Van Loon dkk. mengandalkan algoritma mesin dalam menjalankan model matematikannya. Model itu berdasar kepada data astronot yang dikumpulkan dari ekspedisi sebelumnya di ISS dan misi Appollo.

Pengujian para ahli itu menunjukkan, perubahan kardiovaskuler akan terjadi setelah penerbangan luar angkasa yang sangat panjang di bawah gravitasi dan kondisi muatan cairan yang berbeda. Akan tetapi, hasil ujicoba itu tetap memberi antusiasme karena para astronot bisa bekerja dengan normal setelah berbulan-bulan berada dalam kondisi gravitasi mikro.

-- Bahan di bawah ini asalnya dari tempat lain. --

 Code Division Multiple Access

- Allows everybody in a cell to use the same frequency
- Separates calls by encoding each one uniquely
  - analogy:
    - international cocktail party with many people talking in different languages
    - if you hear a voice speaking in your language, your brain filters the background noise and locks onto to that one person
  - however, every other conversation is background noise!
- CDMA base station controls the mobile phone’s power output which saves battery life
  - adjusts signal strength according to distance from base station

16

Mars menjadi planet yang ingin digarap serius oleh NASA dan China. Kedua pihak menargetkan sudah bisa mendaratkan astronot di sana pada 2033. Namun perjalanan ini menghadirkan banyak tantangan bagi para astronom mulai dari masalah logistik dan teknis hingga memastikan mereka apat menangani limbah selama berbulan-bulan di Mars.